## [Exercise brief]
The line with "<code>Accept: application/rdf+xml</code>.", the line with "ul.barpaper > li", and all lines between them in the material below: return these exactly, and no others.

BEGIN

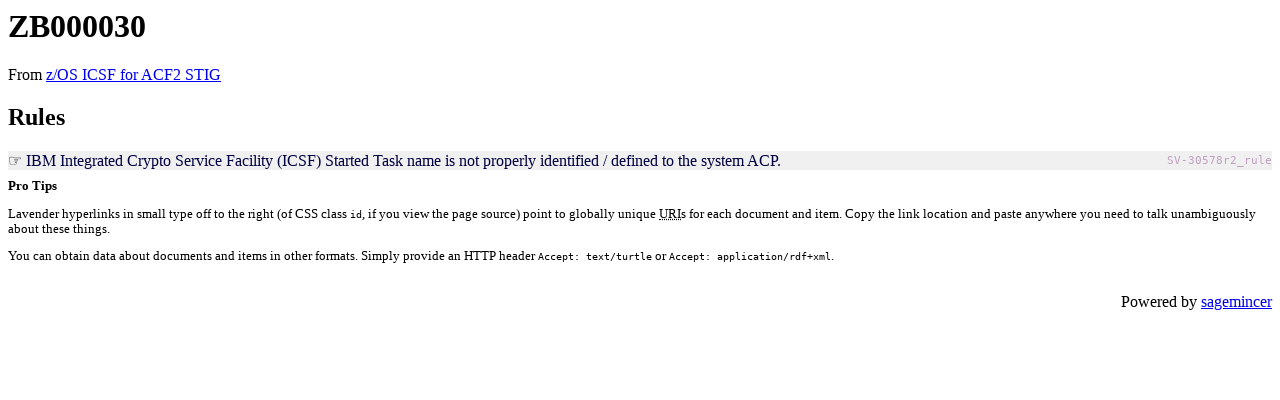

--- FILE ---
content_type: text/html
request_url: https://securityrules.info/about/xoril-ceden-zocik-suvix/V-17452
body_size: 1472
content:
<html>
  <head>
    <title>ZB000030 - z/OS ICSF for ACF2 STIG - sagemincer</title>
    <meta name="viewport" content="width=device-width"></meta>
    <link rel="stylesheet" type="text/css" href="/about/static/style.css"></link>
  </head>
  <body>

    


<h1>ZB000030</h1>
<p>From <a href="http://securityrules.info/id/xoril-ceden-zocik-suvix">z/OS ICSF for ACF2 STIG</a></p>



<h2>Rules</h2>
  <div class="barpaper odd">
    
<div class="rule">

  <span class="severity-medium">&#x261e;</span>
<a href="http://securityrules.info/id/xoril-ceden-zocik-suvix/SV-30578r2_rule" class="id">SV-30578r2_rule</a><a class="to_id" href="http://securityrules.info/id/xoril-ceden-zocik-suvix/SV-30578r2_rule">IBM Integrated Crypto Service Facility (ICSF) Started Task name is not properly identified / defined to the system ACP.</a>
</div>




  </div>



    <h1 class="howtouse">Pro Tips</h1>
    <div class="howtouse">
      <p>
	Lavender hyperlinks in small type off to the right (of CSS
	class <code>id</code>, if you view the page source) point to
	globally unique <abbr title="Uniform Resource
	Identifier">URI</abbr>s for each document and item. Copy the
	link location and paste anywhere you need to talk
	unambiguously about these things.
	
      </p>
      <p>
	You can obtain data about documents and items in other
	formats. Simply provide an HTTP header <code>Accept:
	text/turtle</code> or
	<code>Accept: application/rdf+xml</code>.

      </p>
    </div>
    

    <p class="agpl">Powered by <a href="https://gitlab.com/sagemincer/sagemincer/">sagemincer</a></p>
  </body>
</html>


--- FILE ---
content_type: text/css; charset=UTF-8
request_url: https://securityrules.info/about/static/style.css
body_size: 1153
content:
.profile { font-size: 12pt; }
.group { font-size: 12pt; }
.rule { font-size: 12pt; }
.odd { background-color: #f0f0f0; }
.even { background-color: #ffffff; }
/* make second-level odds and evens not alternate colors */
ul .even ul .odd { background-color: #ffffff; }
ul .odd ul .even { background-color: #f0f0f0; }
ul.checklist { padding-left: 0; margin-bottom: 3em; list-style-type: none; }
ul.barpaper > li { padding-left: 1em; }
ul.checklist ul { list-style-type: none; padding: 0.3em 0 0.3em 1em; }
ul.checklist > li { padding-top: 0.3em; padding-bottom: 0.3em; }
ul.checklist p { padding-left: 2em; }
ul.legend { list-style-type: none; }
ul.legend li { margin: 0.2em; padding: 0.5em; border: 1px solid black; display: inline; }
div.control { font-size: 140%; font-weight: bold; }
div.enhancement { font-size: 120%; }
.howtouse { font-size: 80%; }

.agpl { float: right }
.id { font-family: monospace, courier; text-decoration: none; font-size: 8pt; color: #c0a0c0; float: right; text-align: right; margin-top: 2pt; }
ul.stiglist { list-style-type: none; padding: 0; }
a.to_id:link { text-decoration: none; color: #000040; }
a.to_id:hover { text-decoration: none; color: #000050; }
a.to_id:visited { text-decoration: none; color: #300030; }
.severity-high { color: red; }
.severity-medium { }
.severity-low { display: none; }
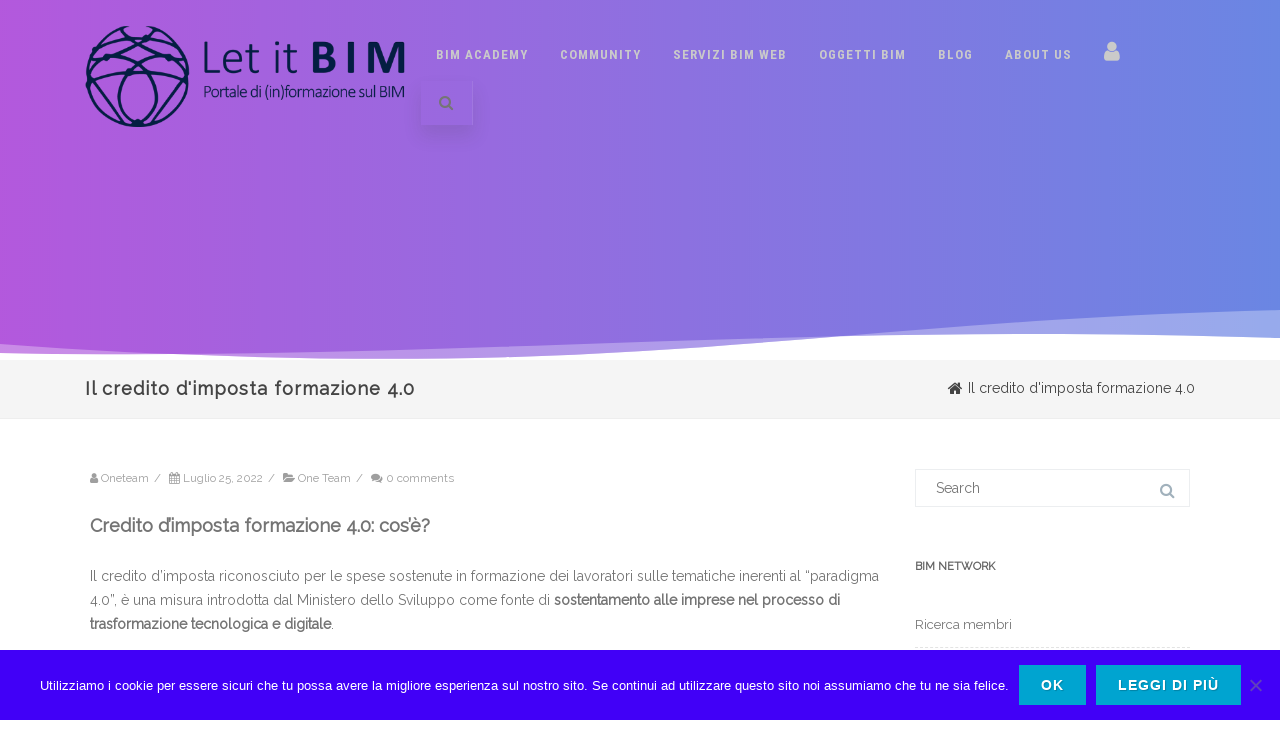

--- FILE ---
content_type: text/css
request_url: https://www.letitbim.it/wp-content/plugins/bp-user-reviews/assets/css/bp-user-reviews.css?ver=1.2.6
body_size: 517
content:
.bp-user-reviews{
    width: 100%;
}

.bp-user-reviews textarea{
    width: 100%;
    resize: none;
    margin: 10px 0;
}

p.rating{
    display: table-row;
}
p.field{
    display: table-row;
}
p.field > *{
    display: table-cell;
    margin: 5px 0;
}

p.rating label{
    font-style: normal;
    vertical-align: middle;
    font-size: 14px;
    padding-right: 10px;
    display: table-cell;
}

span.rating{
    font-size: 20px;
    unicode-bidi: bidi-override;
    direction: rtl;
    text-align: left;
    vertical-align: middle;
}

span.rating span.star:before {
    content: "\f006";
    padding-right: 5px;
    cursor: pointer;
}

END

## [The completed task]
	<code>Accept: application/rdf+xml</code>.

      </p>
    </div>
    

    <p class="agpl">Powered by <a href="https://gitlab.com/sagemincer/sagemincer/">sagemincer</a></p>
  </body>
</html>


--- FILE ---
content_type: text/css; charset=UTF-8
request_url: https://securityrules.info/about/static/style.css
body_size: 1153
content:
.profile { font-size: 12pt; }
.group { font-size: 12pt; }
.rule { font-size: 12pt; }
.odd { background-color: #f0f0f0; }
.even { background-color: #ffffff; }
/* make second-level odds and evens not alternate colors */
ul .even ul .odd { background-color: #ffffff; }
ul .odd ul .even { background-color: #f0f0f0; }
ul.checklist { padding-left: 0; margin-bottom: 3em; list-style-type: none; }
ul.barpaper > li { padding-left: 1em; }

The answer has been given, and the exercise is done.